As an additional argument (though probably secondary in connection with this reexamination), Oracle tells the patent office that "The Claimed Invention Was Copied by Google" and provides a "copy chart" as well as several links to official Android-related documents that, in Oracle's opinion, "describe Android software that has the functionality of the '720 Patent, further evidencing copying of the claimed invention."

You can find that accusation on page 41 of Oracle's response to the USPTO.

Oracle's arguments in favor of patentability

For a variety of reasons, Oracle "requests reconsideration and withdrawal of the rejections in the Action and confirmation of the patentability of claims 1-8, 10-17 and 19-22 of the '720 Patent".

Oracle has to convince the examiner that his reasoning for those preliminary rejections was wrong. For most of the "rejected" claims, the examiner determined that they were anticipated by prior art or, alternatively, obvious in light of prior art. Naturally, Oracle now wants to show that the invention claimed in the '720 patent was more distinct from what others had previously done or anticipated than the examiner thought.

One argument patent attorneys almost always make in this context as well as in political debates over whether software patents are generally a good idea is that they tell those contesting the validity or criticizing the quality of a patent: "It's easy to consider something easy with the benefit of hindsight, but it was truly inventive and innovative at the time the patent application was filed." Indeed, Oracle's response to the USPTO also contains a number of references to "impermissible hindsight".

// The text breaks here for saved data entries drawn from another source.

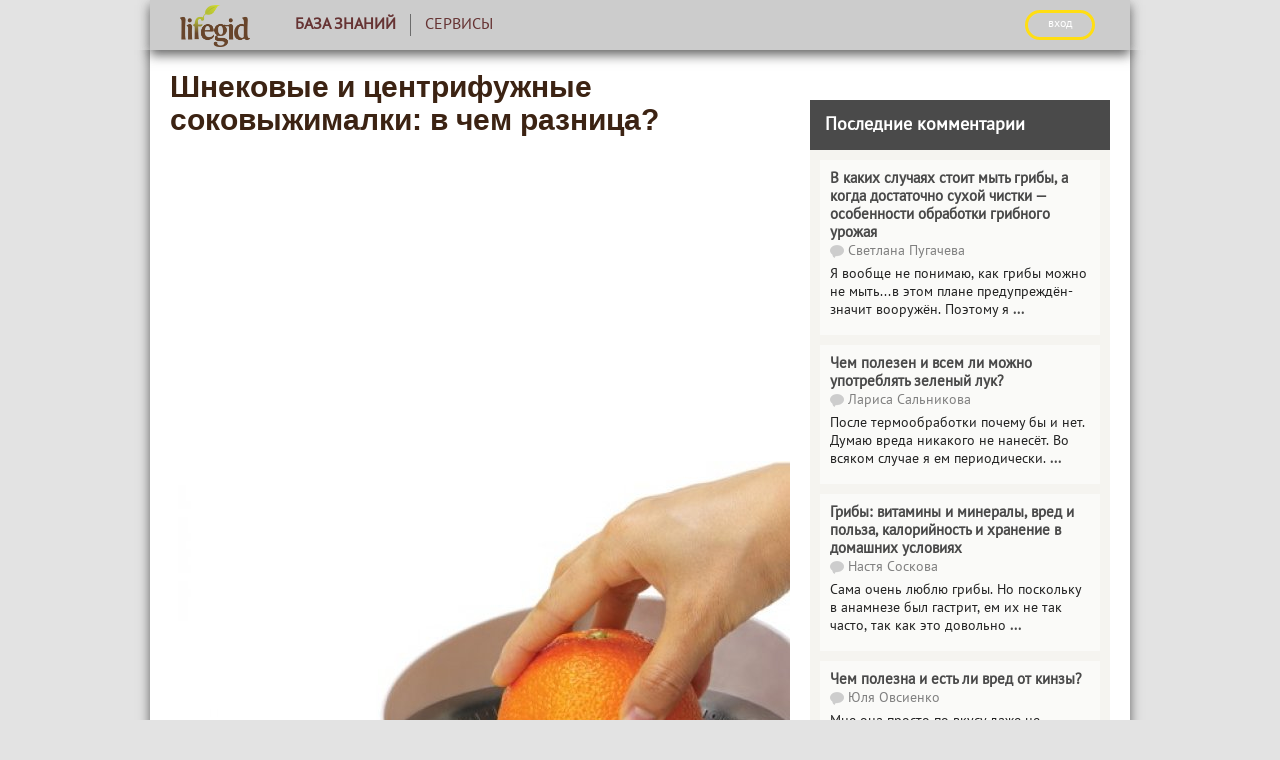

--- FILE ---
content_type: text/html; charset=utf-8
request_url: https://www.google.com/recaptcha/api2/aframe
body_size: 266
content:
<!DOCTYPE HTML><html><head><meta http-equiv="content-type" content="text/html; charset=UTF-8"></head><body><script nonce="Ra-6J2aWkSJLixIcytp86A">/** Anti-fraud and anti-abuse applications only. See google.com/recaptcha */ try{var clients={'sodar':'https://pagead2.googlesyndication.com/pagead/sodar?'};window.addEventListener("message",function(a){try{if(a.source===window.parent){var b=JSON.parse(a.data);var c=clients[b['id']];if(c){var d=document.createElement('img');d.src=c+b['params']+'&rc='+(localStorage.getItem("rc::a")?sessionStorage.getItem("rc::b"):"");window.document.body.appendChild(d);sessionStorage.setItem("rc::e",parseInt(sessionStorage.getItem("rc::e")||0)+1);localStorage.setItem("rc::h",'1769377429684');}}}catch(b){}});window.parent.postMessage("_grecaptcha_ready", "*");}catch(b){}</script></body></html>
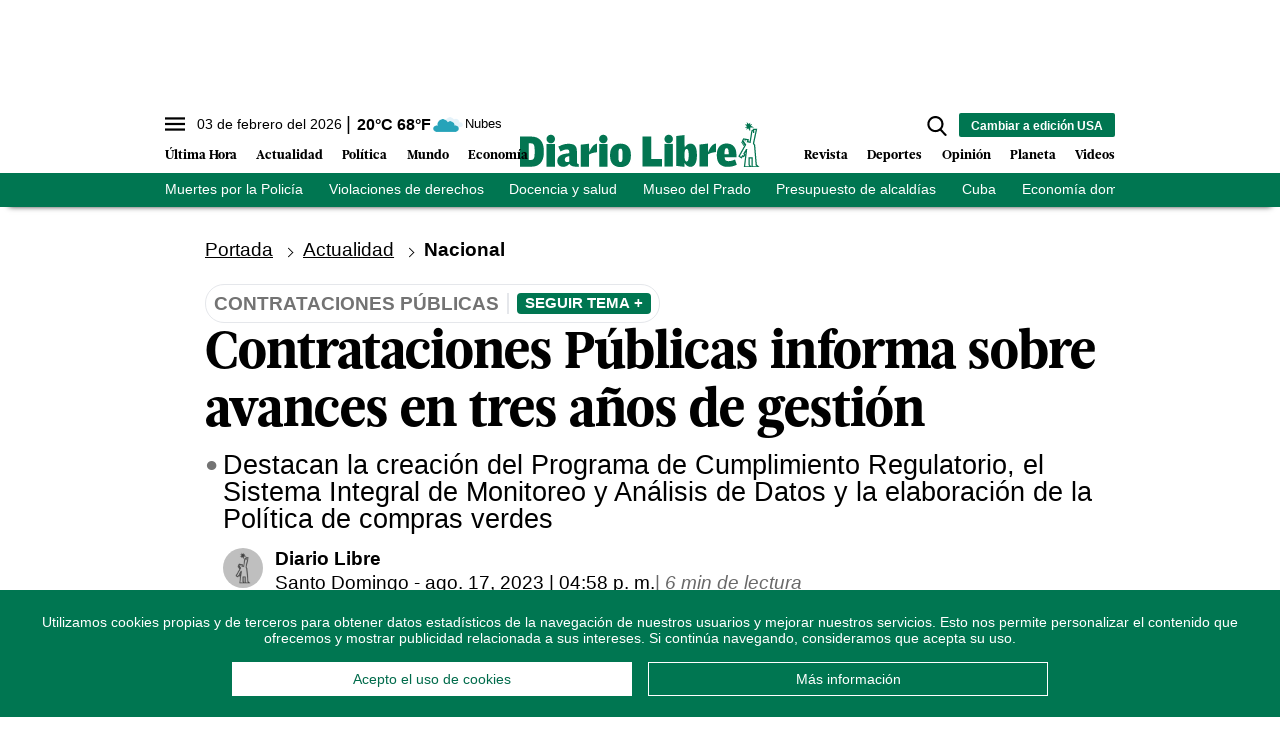

--- FILE ---
content_type: text/html; charset=utf-8
request_url: https://www.diariolibre.com/ctrlheaderclima
body_size: 553
content:
<!--blob 02/03/2026 05:30:55.893 a. m.  --><!--publishThread: 09:20:58.026 AM  --><p class="text-md align-middle mr-1 hidden md:inline"><span id="fechaactual12123123">03 de febrero del 2026</span></p><div class="service clima-service hidden md:inline"><span class="temp align-middle"><span id="temperaturaactual">20</span><super>&deg;C</super> <span id="temperaturaactual"> 68</span><super>&deg;F</super></span><div class="overflow-hidden inline mx-1"><img src="https://resources.diariolibre.com/images/clima-iconos/04n.png" alt="Santo Domingo - 19.64&deg;C" title="Santo Domingo - 19.64&deg;C" width="26" height="26" class="inline"></div><span class="descripcion inline-block"><span id="descripcionclimaactual" style="text-transform: capitalize;">nubes</span></span></div>

--- FILE ---
content_type: text/html; charset=utf-8
request_url: https://www.google.com/recaptcha/api2/aframe
body_size: 263
content:
<!DOCTYPE HTML><html><head><meta http-equiv="content-type" content="text/html; charset=UTF-8"></head><body><script nonce="abb-thn19stLv5nfJiH5sw">/** Anti-fraud and anti-abuse applications only. See google.com/recaptcha */ try{var clients={'sodar':'https://pagead2.googlesyndication.com/pagead/sodar?'};window.addEventListener("message",function(a){try{if(a.source===window.parent){var b=JSON.parse(a.data);var c=clients[b['id']];if(c){var d=document.createElement('img');d.src=c+b['params']+'&rc='+(localStorage.getItem("rc::a")?sessionStorage.getItem("rc::b"):"");window.document.body.appendChild(d);sessionStorage.setItem("rc::e",parseInt(sessionStorage.getItem("rc::e")||0)+1);localStorage.setItem("rc::h",'1770112120946');}}}catch(b){}});window.parent.postMessage("_grecaptcha_ready", "*");}catch(b){}</script></body></html>

--- FILE ---
content_type: text/json; charset=utf-8
request_url: https://www.diariolibre.com/ctrlheadermenubarraverdejson
body_size: 1424
content:
[{"URL": "https://www.diariolibre.com/actualidad/nacional/2026/02/03/la-policia-mato-a-19-personas-durante-el-mes-de-enero/3424339","Texto": "Muertes por la Policía"},{"URL": "https://www.diariolibre.com/actualidad/nacional/2026/02/03/uno-de-cada-cinco-dominicanos-reporto-violaciones-de-derechos/3424176","Texto": "Violaciones de derechos"},{"URL": "https://www.diariolibre.com/actualidad/salud/2026/02/03/dolor-estres-y-pension-el-costo-en-salud-de-los-maestros-en-rd/3424206","Texto": "Docencia y salud"},{"URL": "https://www.diariolibre.com/revista/cultura/2026/02/03/lo-nuevo-lo-viejo-y-lo-eterno-en-el-museo-del-prado/3424022","Texto": "Museo del Prado"},{"URL": "https://www.diariolibre.com/economia/finanzas/2026/02/03/cuantas-alcaldias-cumplen-el-presupuesto-participativo/3424192","Texto": "Presupuesto de alcaldías"},{"URL": "https://www.diariolibre.com/mundo/america-latina/2026/02/03/se-agrava-la-crisis-en-cuba-no-hay-combustibles-ni-divisas/3424401","Texto": "Cuba"},{"URL": "https://www.diariolibre.com/economia/macroeconomia/2026/02/02/banco-central-afirma-economia-creceria-cerca-de-un-4-/3424005","Texto": "Economía dominicana"},{"URL": "https://www.diariolibre.com/planeta/clima/2026/02/02/clima-en-rd-temperaturas-descienden-por-frente-frio/3423703","Texto": "Frío en RD"},{"URL": "https://www.diariolibre.com/actualidad/nacional/2026/02/02/autorizan-por-resolucion-la-reactivacion-de-vuelos-entre-rd-venezuela/3424041","Texto": "Vuelos entre Venezuela y RD"},{"URL": "https://www.diariolibre.com/actualidad/ciudad/2026/02/03/chatarras-ocupan-area-verde-en-cabecera-del-puente-de-la-17/3424062","Texto": "Chatarras"}]

--- FILE ---
content_type: application/javascript; charset=utf-8
request_url: https://fundingchoicesmessages.google.com/f/AGSKWxUCcDA0AjzNYdZHJiRNC9qaul3HOv4yu-ZwgUg4sntJZ_2Pp-N8c52R73uhJAwVuKztPuDkTjzEMEfOK4jwe9xUTetMcDD0I7ZrXcpPxmRKdBE7sR40jz6GXz9CySquaZPlyEj7U0_Zc1OE1RV9DqMfDoYtscPgMGKtwNVwbYipBp7b4ljLw9kqcloQ/__advert_2./GetADVOverlay./ad_mpu.-ads2.htm/adbar.
body_size: -1283
content:
window['b09fba6e-5674-4400-9553-ea675b4ab7aa'] = true;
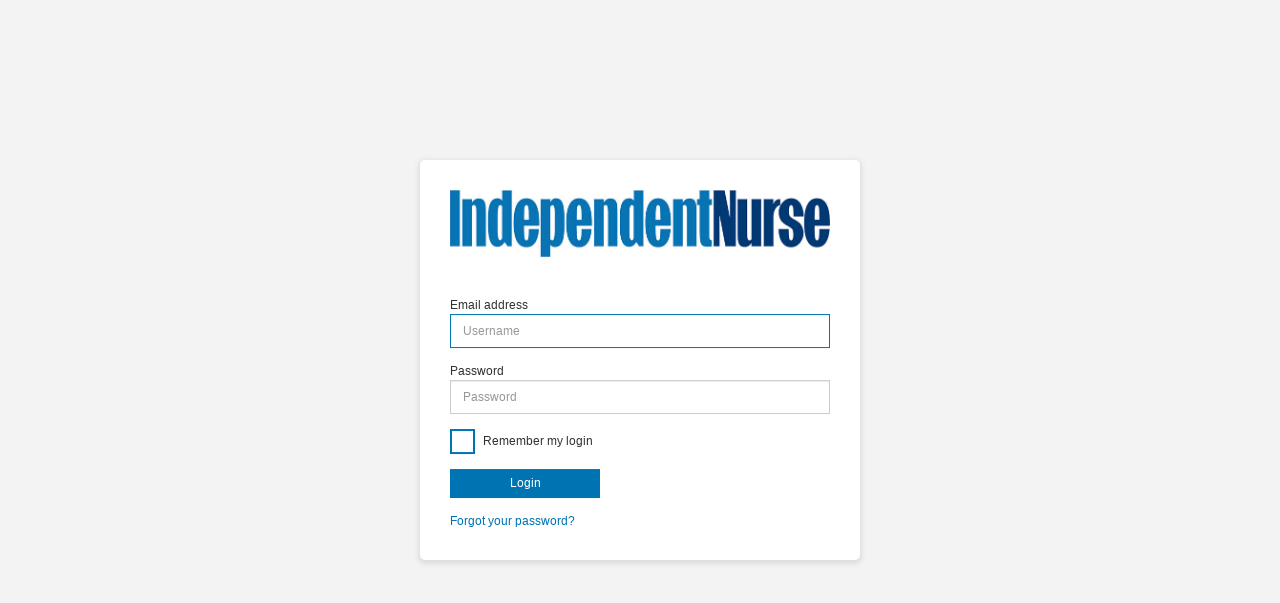

--- FILE ---
content_type: text/html; charset=utf-8
request_url: https://auth.markallengroup.com/Account/Login?ReturnUrl=%2Fconnect%2Fauthorize%2Fcallback%3Fclient_id%3Dindependentnurse%26redirect_uri%3Dhttps%253A%252F%252Fwww.independentnurse.co.uk%252Fsignin-oidc-independentnurse%26response_type%3Dcode%2520id_token%26scope%3Dopenid%2520profile%2520email%2520ingress.full%26response_mode%3Dform_post%26nonce%3D638376340146347927.OWY5ODg3NTUtZDA4OC00MTE1LWJjODUtMzQ2ODRlYTY0OWY2M2I4M2QwODEtZjYyYi00Y2FjLWIzMzYtOGUxZGYzZTRmNzFh%26state%3DCfDJ8PEItHfDgfFMuDAGUBKCekFlgoa3081atGch3FI0NfA9YhVA04H1Cx3x8HPZZRFb6Bls3TYru9xnL9-mk6svxaiszT_CID7_twLoVrZAp3fpbyeNUiirIBx8bsXOD-KYwwZXzUumNrHg-BXYqn5V-5mhHyURHjLOvrUvLJ9vSJHWJK-3DcD8sEsL0-d7Ret0coL_S_vC6F_5roTRujlUPC7kAaqa88N1yEVCzhV9v6IGYsWLze1UxnqzqHa1sZRlJYsUvP5m1reWK3CADEuHK8D0mBkg6qhtcKshPsWAsr0_3j1At7evWBRs4vccfBTjhuBiHIl_3KY5Igj26EjR0DMeFKVJH0q-jbQZPuJm7IIUo-axnBTYp8Pymh59m16kK0s0p5c0E77WELvUDJh0OUpO019iTPsesTB7GqIytI4-v9QEd8GqXIczVPSBIfg7Cyvw-ny8yijtznHNugAUAIVeC2-FkZeKd-kr87t4f1gN-nO4Ix_HODSKai6NcfM4xw%26x-client-SKU%3DID_NETSTANDARD2_0%26x-client-ver%3D6.10.0.0
body_size: 5192
content:
<!DOCTYPE html>
<html>
<head>
    <meta charset="utf-8" />
    <meta http-equiv="X-UA-Compatible" content="IE=edge">
    <meta name="viewport" content="width=device-width, initial-scale=1.0" />
    <title>Mark Allen Authentication</title>
    <link rel="icon" type="image/x-icon" href="/favicon.ico" />
    <link rel="shortcut icon" type="image/x-icon" href="/favicon.ico" />
    <link rel="stylesheet" href="/lib/bootstrap/css/bootstrap.css" />
    <link rel="stylesheet" href="/css/themes/IndependentNurse/site.min.css" />
    <link rel="stylesheet" href="/lib/bootstrap-datepicker/dist/css/bootstrap-datepicker.css" />
    <link rel="stylesheet" href="/css/font-awesome.css" />


</head>
<body>
    <div class="body-content container">
        
<img src="/css/themes/IndependentNurse/images/logo.jpg" class="img-responsive" id="logo">


    <form action="" method="post">
        <input type="hidden" id="ReturnUrl" name="ReturnUrl" value="/connect/authorize/callback?client_id=independentnurse&amp;redirect_uri=https%3A%2F%2Fwww.independentnurse.co.uk%2Fsignin-oidc-independentnurse&amp;response_type=code%20id_token&amp;scope=openid%20profile%20email%20ingress.full&amp;response_mode=form_post&amp;nonce=638376340146347927.OWY5ODg3NTUtZDA4OC00MTE1LWJjODUtMzQ2ODRlYTY0OWY2M2I4M2QwODEtZjYyYi00Y2FjLWIzMzYtOGUxZGYzZTRmNzFh&amp;state=[base64]&amp;x-client-SKU=ID_NETSTANDARD2_0&amp;x-client-ver=6.10.0.0" />

        <fieldset>
            <div class="form-group">
                <label for="Username">Email address</label>
                <input class="form-control" placeholder="Username" autofocus type="email" data-val="true" data-val-email="The Email address field is not a valid e-mail address." data-val-required="The Email address field is required." id="Username" name="Username" value="">
            </div>
            <div class="form-group">
                <label for="Password">Password</label>
                <input type="password" class="form-control" placeholder="Password" autocomplete="off" data-val="true" data-val-required="The Password field is required." id="Password" name="Password">
            </div>
                <div class="form-group">
                    <div class="checkbox-contained margin-bottom-20 login-remember">
                        <input class="checkbox-custom" type="checkbox" data-val="true" data-val-required="The RememberLogin field is required." id="RememberLogin" name="RememberLogin" value="true">
                        <label class="checkbox-custom-label" for="RememberLogin">
                            Remember my login
                        </label>
                    </div>

                </div>


            <div class="form-group">
                <button class="btn btn-primary btn-login" name="button" value="login">Login</button>
            </div>
            <p>
                <a href="/Account/ForgotPassword?returnurl=%2Fconnect%2Fauthorize%2Fcallback%3Fclient_id%3Dindependentnurse%26redirect_uri%3Dhttps%253A%252F%252Fwww.independentnurse.co.uk%252Fsignin-oidc-independentnurse%26response_type%3Dcode%2520id_token%26scope%3Dopenid%2520profile%2520email%2520ingress.full%26response_mode%3Dform_post%26nonce%3D638376340146347927.OWY5ODg3NTUtZDA4OC00MTE1LWJjODUtMzQ2ODRlYTY0OWY2M2I4M2QwODEtZjYyYi00Y2FjLWIzMzYtOGUxZGYzZTRmNzFh%26state%[base64]%26x-client-SKU%3DID_NETSTANDARD2_0%26x-client-ver%3D6.10.0.0">Forgot your password?</a>
            </p>
        </fieldset>
    <input name="__RequestVerificationToken" type="hidden" value="CfDJ8D3xOHLhxYRLoy_IsiVuwIZ6X6Q-CIh26cF1IfoX-0Bf6INI0fMCopcgjmFr6ns_cq1mxIS1d2rErwePUPZ7IQZEIjMCtuQbTkwNJWelol13YKCK1RFWAH5t8y0BYaWP-dOHef7GzqoWWgW55lUUKW8" /><input name="RememberLogin" type="hidden" value="false"></form>


    </div>

    <script src="/lib/jquery/jquery.js"></script>
    <script src="/lib/bootstrap/js/bootstrap.js"></script>
    <script src="/lib/bootstrap-datepicker/dist/js/bootstrap-datepicker.js"></script>
    <script src="/lib/bootstrap-fileinput/js/fileinput.js"></script>
    <script src="/lib/jquery-validation/dist/jquery.validate.js"></script>
    <script src="/lib/jquery-validation-unobtrusive/jquery.validate.unobtrusive.min.js"></script>
    
</body>
</html>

Oracle's response is, as I said above, 42 pages long. If you want to focus on the most important part, read pages 7 and 8. Here are a few quotes from those pages just to show you what Oracle's argument for its patent claims looks like:

"The art of the present reexamination does not compel a different conclusion [than patentability]. None of the cited references teaches or suggests the claimed combination of elements. First, the Office cited Dike and Steinberg as disclosing the claimed combination. [...] Dike and Steinberg, however, disclose the operation of Linux processes, including user mode Linux kernels, which have no relationship to, nor disclose in any way, [certain technical steps taken by the claimed invention].


Third, even if assuming an asserted combination in the [first Office action] meets all the recited elements, the combination is based on impermissible hindsight."

As you can see, those reexamination processes raise a number of difficult questions. Other patent claims asserted in high-profile lawsuits were also rejected on a preliminary basis but ultimately survived. Those processes take time.